Differential effects of foliar and seed priming glycine betaine application on quinoa physiology under varying salinity level

Rising soil salinity hinders global crop yields by damaging plants, threatening food security. This study assessed glycine betaine (GB) application methods (foliar, seed priming) and salinity levels (0, 60, 120, 180 mM NaCl) on quinoa over two seasons. For ionic homeostasis, seed priming improved K⁺/Na+ ratio by 10–15 % at low salinity, while foliar was 12–18 % more effective at high salinity. Seed priming remained 10–15 % superior for roots. Foliar enhanced osmolytes by 12–16 % at low salinity, but seed priming had 16–20 % stronger effects at high salinity. Under low salinity, seed priming provided 8–12 % better protection for chlorophyll and photosynthetic efficiency. At high salinity, foliar GB was 10–15 % best for chlorophyll, seed priming 12–16 % more effective for photosynthetic rate, and foliar GB had an 8–10 % edge for Fv/Fm.

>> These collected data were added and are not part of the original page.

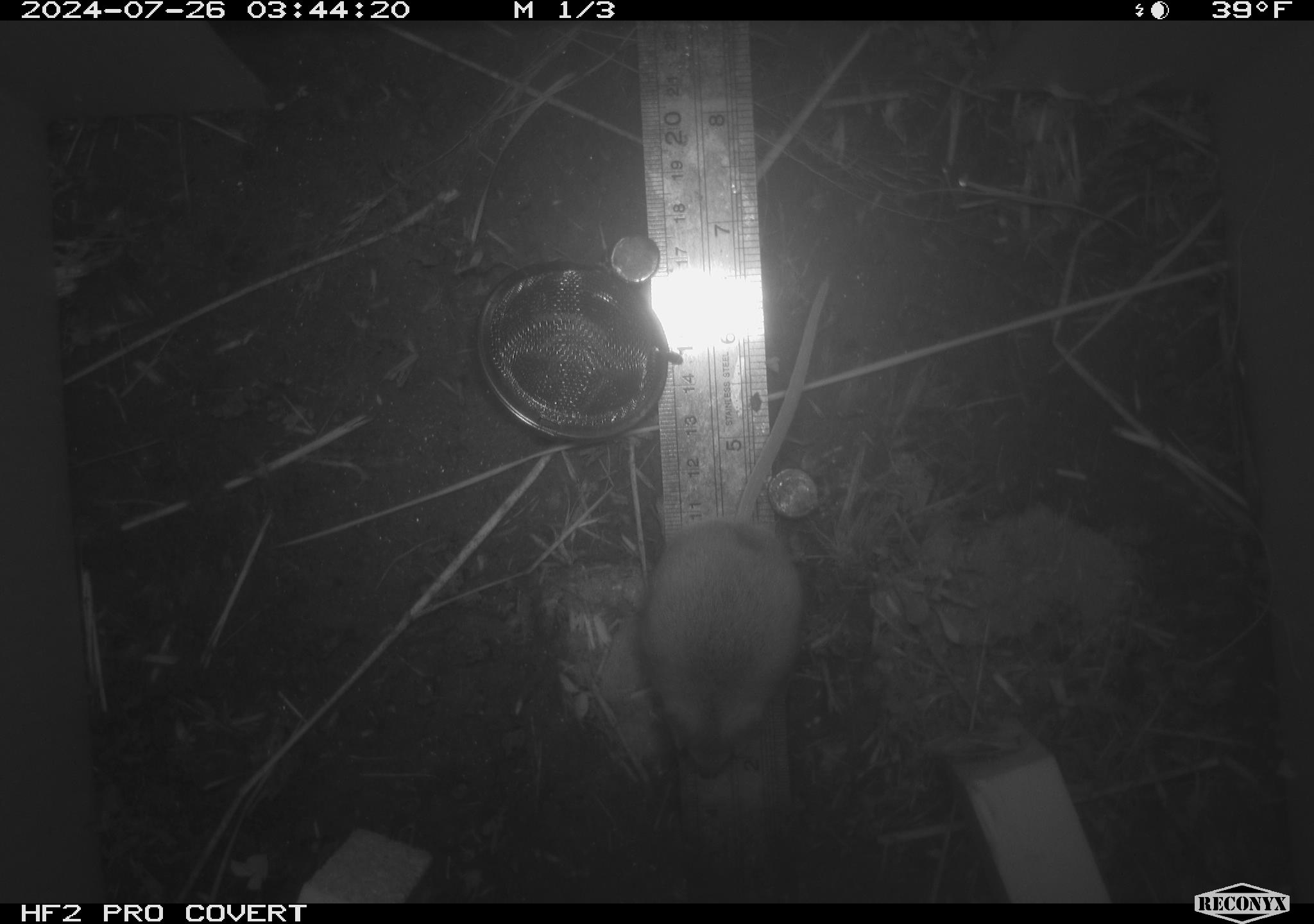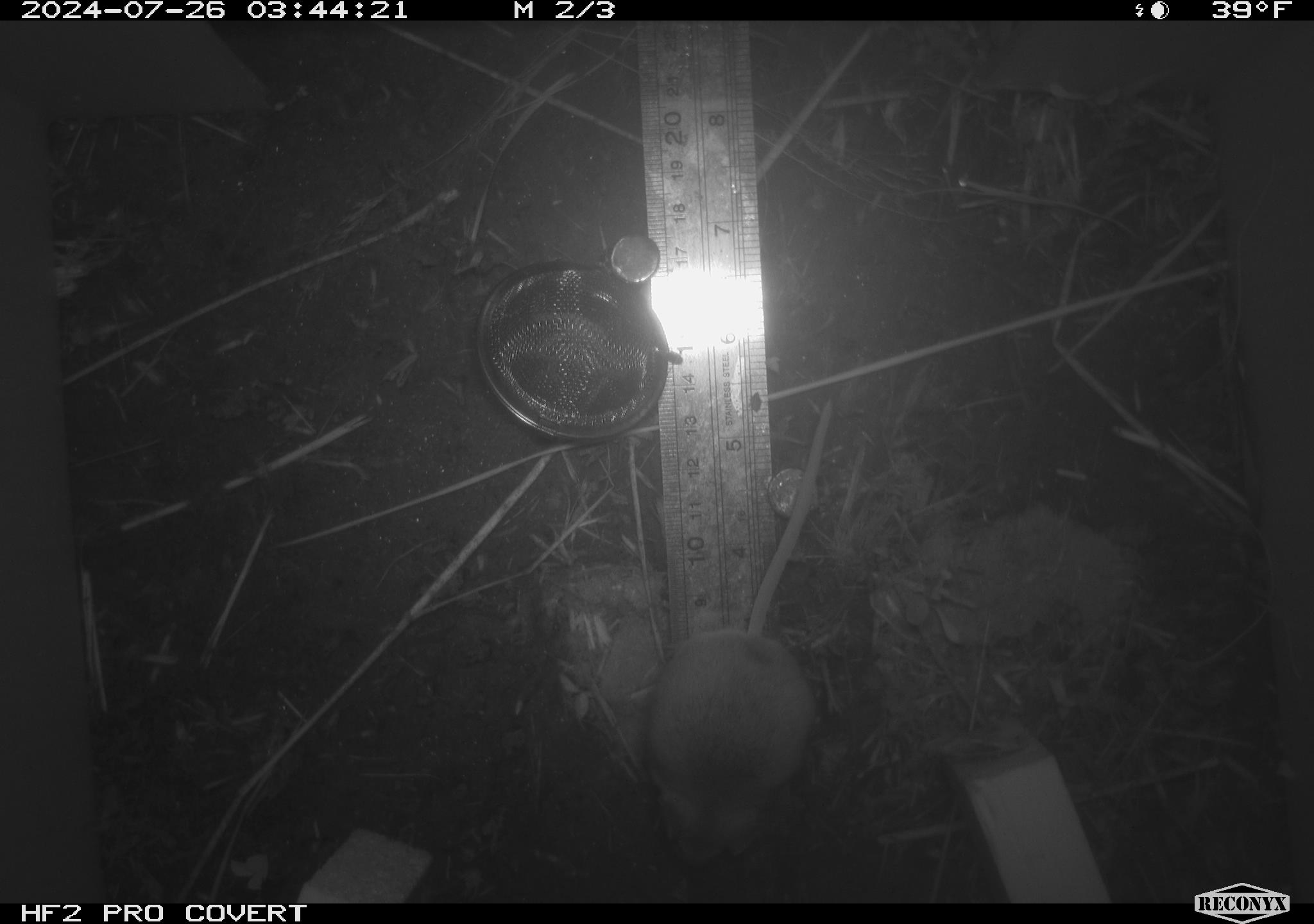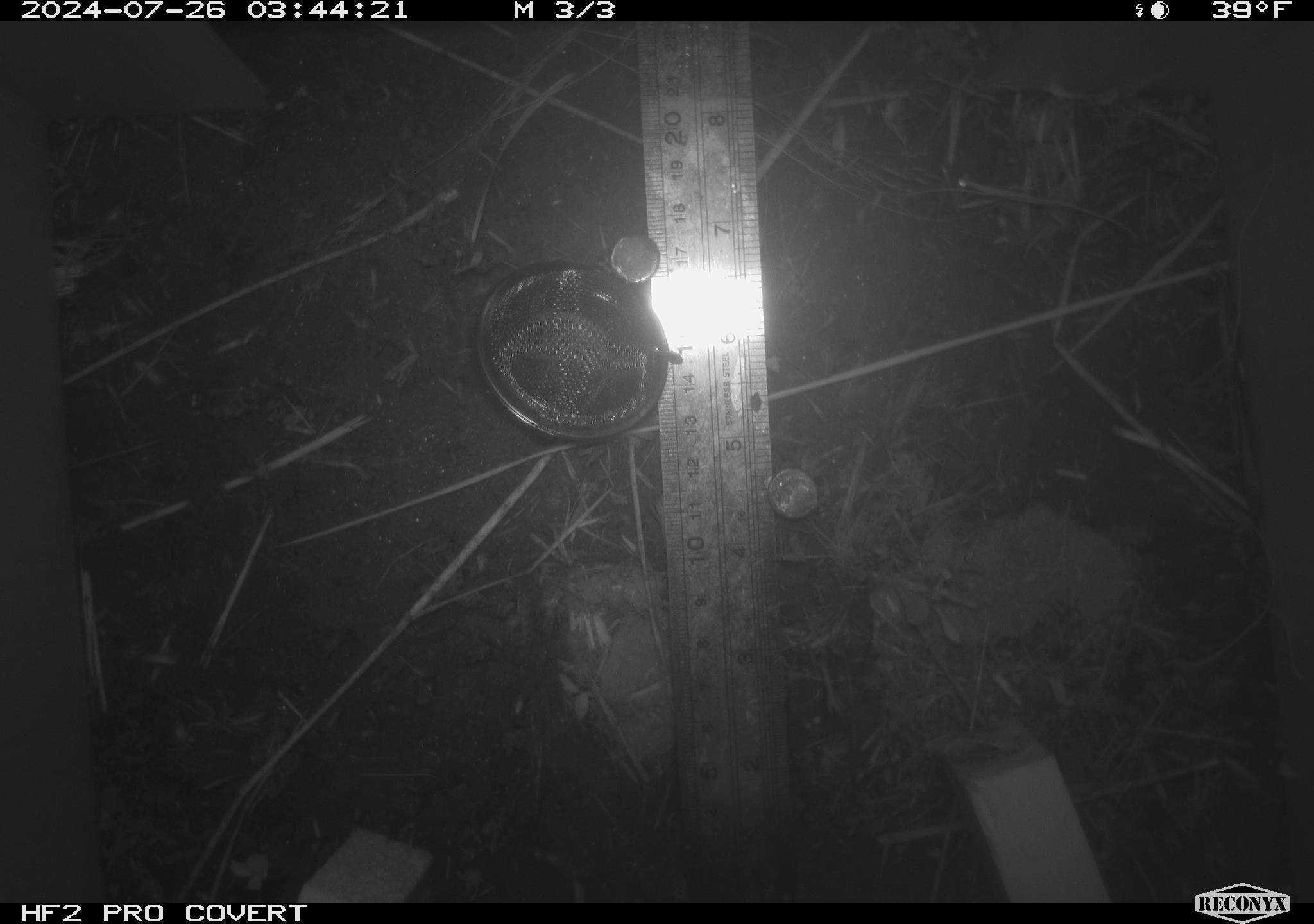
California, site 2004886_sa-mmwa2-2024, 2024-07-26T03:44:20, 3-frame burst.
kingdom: Animalia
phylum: Chordata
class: Mammalia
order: Rodentia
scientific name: Rodentia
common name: mouse species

GB reduced MDA by 8–12 % at low salinity, 12–16 % with seed priming at medium salinity in 2023, and 16–20 % with foliar in 2024. At high salinity, seed priming decreased MDA by 20–25 % in 2023, while foliar showed a 24–28 % reduction. GB moderately enhanced antioxidants by 8–12 % under mild stress, but seed priming and foliar differed 16–20 % in effectiveness under severe stress. For nutrients, seed priming had a 12–16 % advantage for nitrogen at medium salinity in 2023, while foliar excelled with a 16–20 % increase under high stress in 2024. Seed priming was 16–20 % better for phosphorus at high salinity in 2023, but foliar had 20–25 % superior results in 2024. These findings highlight complex plant responses to GB-salinity interactions, with optimal methods varying by trait, stress level, and environmental conditions.